One of the most common transformations in Power Query is the Remove Duplicates. This transformation is used in many scenarios, one of the examples, is to create a dimension table with unique IDs in it, so can be used as the source of a one to many relationships to fact tables in the relationship diagram of Power BI. Remove duplicate will give you the unique output, however, sometimes this won’t function as you expect. Sometimes, you apply a remove duplicate, but there are still duplicates! how to fix that? read the rest of this article to learn about it. If you want to learn more about Power BI, read Power BI book from Rookie to Rock Star.
How does Remove Duplicate work?
Remove duplicate is a transformation in Power Query, which will remove duplicate entries in the selected column(s). As an example, if you consider a dataset such as the below image:
If we use the Remove Duplicate transformation on this column, as the below screenshot shows;
Then we will have the unique list of countries as the output as below;
As you can see in the above screenshot, Remove Duplicate is an easy way to achieve the unique list of values in Power Query.
Remove Duplicate Helps in Modeling
Now, let’s have a look at another example. Let’s say we have two tables; one table for Product, and one for Sales. Here are entries of the Product table;
and the Sales Table as below;
If we load these two tables as is into Power BI and try to create a relationship between them, we get this:
We get the error saying “This relationship has cardinality Man-Many. this should only be used if it is expected that neither column (Product ID and Product ID) contains unique values, and that the significantly different behavior of Many-many relationships is understood”.

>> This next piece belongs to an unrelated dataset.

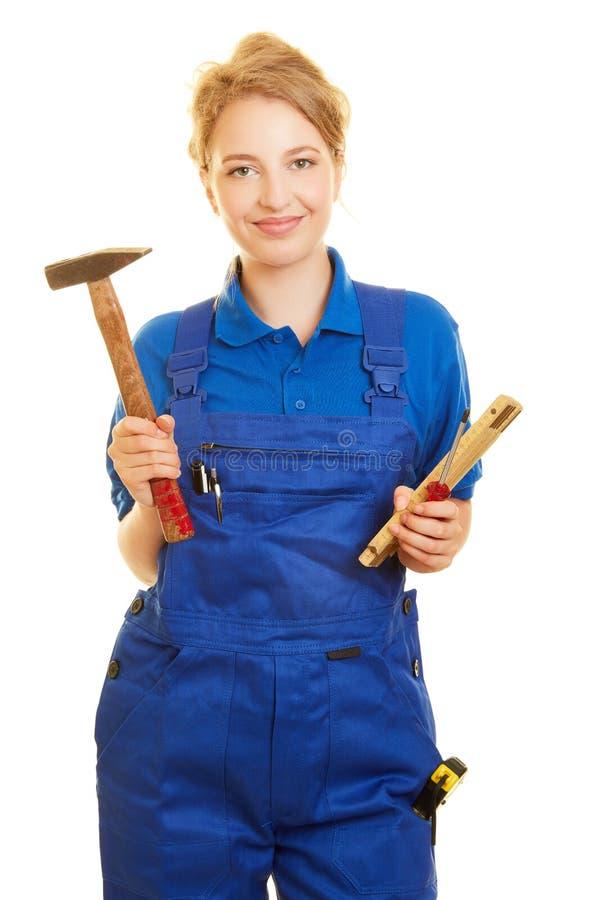 妇女作为工匠或住所改善 免版税库存照片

If you haven’t used many to many relationships in Power BI previously, I’d recommend to not use it from now on too! this type of relationship is also called Weak relationship because it implies modeling issues. I suggest using one to many and many to one relationship instead. In our case, we need the relationship to be one-to-many from the Product table to the Sales table, because the Product table should have the UNIQUE list of products in it, not duplicate entries.
When the Remove Duplicate does not Work!
So the above example shows that we need to use the Remove Duplicate to get rid of duplicate entries in the product table. which is what you can do in Power Query Editor as below; right-click on the Product ID column and select Remove Duplicates;
After this action, everything should be right, but this time you would get the same error also!
It seems there are still duplicate entries in the product table. when you look at the table, you will see that Yes, there are duplicate entries, despite the fact that we said Remove Duplicate!
Solution: Be cautious of Case SeNsItIvItY!
Power Query is a case sensitive language. the two values of 324Abd and 324abd are considered as two different values as a result. This has nothing to do with Remove Duplicate, anywhere in Power Query, these two values are considered as two different values. If you are going to do remove duplicates despite their case of letters, then you have to apply a transformation to change them all to one case; either UPPERCASE or lowercase.
After getting this done, then you can do the Remove Duplicate, and this time, this would be the output:
So as a result, you can create relationship easily;
Other Scenarios? Characters that you don’t see!
case sensitivity is not the only issue when it comes to removing duplicates. some characters that you don’t see can be also an issue. For example; space characters at the end of a text! Event with changing it to UPPERCASE, you would still have the extra space, which makes the two texts different. Let’s say the above example works for now, but later on, when I refresh the model, I get an error like this:
As you can see, in the error message, it says product ID 324ABD has duplicate entries. and here is what we got!
The reason, in this case, is that the last entry has space at the end. you can see it when I take the length of this column;
so these two values are different. You have to use TRIM transformation to get rid of any extra spaces at the beginning or end of text values.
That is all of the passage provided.